A 3D model (left) of the protomer for BEV-2 strain PS-87. Protein VP-1 is in blue, VP-2 in cyan, VP-3 in yellow and VP-4 in green. Insertion and deletion regions R1–R5 are in red. The surface (right) of the BEV capsid contains 15 assembled protomers. Protein VP-4 is not visible on the capsid plot because it is completely buried under the surface. Insertion and deletion regions R1–R3 and R4 are located on the rims of the observed canyon with R5 lying in its base [from (9)].

Molecular replacement

The AS2TS system has been used to facilitate the molecular replacement (MR) phasing technique in experimental X-ray crystallographic determination of the protein structure of Mycobacterium tuberculosis (MTB) RmlC epimerase (Rv3465) from the strain H37rv.
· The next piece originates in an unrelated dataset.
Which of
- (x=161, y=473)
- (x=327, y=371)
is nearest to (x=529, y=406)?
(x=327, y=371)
The MTB RmlC protein was crystallized by the Biosciences crystallography group at Lawrence Livermore National Laboratory, and native X-ray data (without phases) were collected at the Advanced Light Source at Lawrence Berkeley Laboratory. Although structurally related homologs were tried for MR, the technique failed because the sequences were too dissimilar. Using our AS2TS system, we built two homology models of this protein that were then successfully employed as MR targets (10).
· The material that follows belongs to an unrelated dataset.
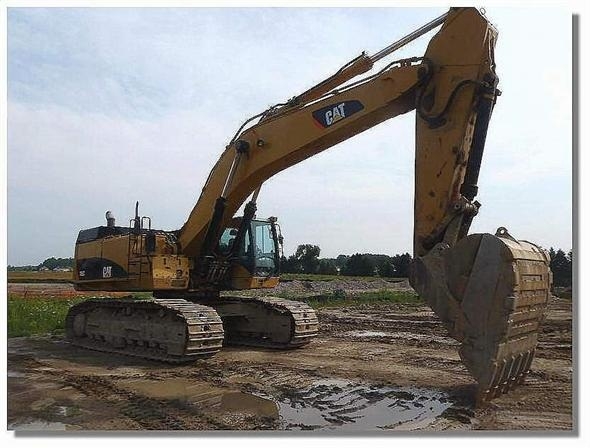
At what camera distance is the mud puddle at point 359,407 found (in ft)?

Evaluation of the generated MTB RmlC models was performed using LGA. Detailed structural comparison analysis of 14 homologs revealed two proteins, dTDP-4-dehydrorhamnose epimerase (PDB entry: 1ep0) and RmlC from Salmonella typhimurium (PDB entry: 1dzr), which were selected as primary templates.
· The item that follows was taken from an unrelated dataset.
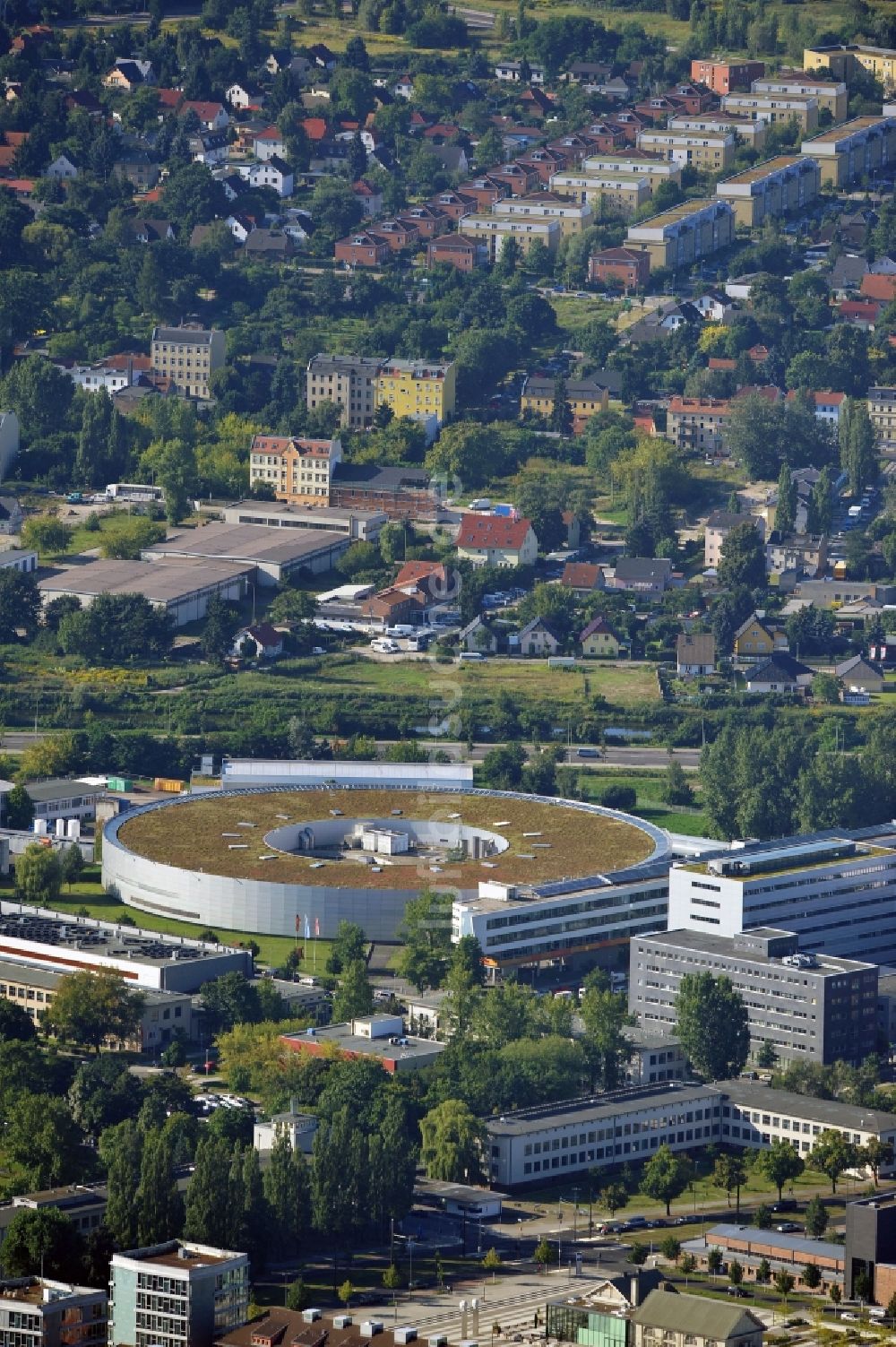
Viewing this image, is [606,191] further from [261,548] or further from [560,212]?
[261,548]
Figure 3 illustrates the results from LGA analysis when 14 proteins of known structure were compared with the selected target protein. This LGA capability allowed us to localize the regions that were structurally similar among all analyzed proteins, select one or more structures as a template(s) for homology modeling, and use this information to create a consensus model. The process of structural determination for the MTB RmlC protein (PDB entry: 1upi) was described by Kanterdjieff et al. (10).

Figure 3

Pairwise structural alignment of 14 homologous proteins with RmlC from the MTB using the LGA–PDB chains comparison service. Colored bars represent Cα–Cα distance deviation between superimposed PDB structures and RmlC [200 residues; from the left (N-terminal) to the right (C-terminal)]. Residues superimposed <1.5 Å are in green, <3.0 Å in yellow, <4.5 Å in orange, <6.0 Å in brown and residues ≥6.0 Å in red. Not aligned terminal residues are in gray. The table below the bars contains information (in the same order as bars) about the level of sequence identity (Seq_ID), level of structural similarity (LGA_S) and r.m.s.d. in Å calculated on all Cα pairs that are superimposed under 5 Å distance cut-off. For example, this plot shows that all the homologous proteins differ significantly (red) from RmlC in the C-terminal part (loop 160–165, region 179–186), and also that the C-terminal helix is not present (gray) in all the templates. The rasmol plot shown on top represents the first bar (superposition between RmlC and 1dzt_B structures).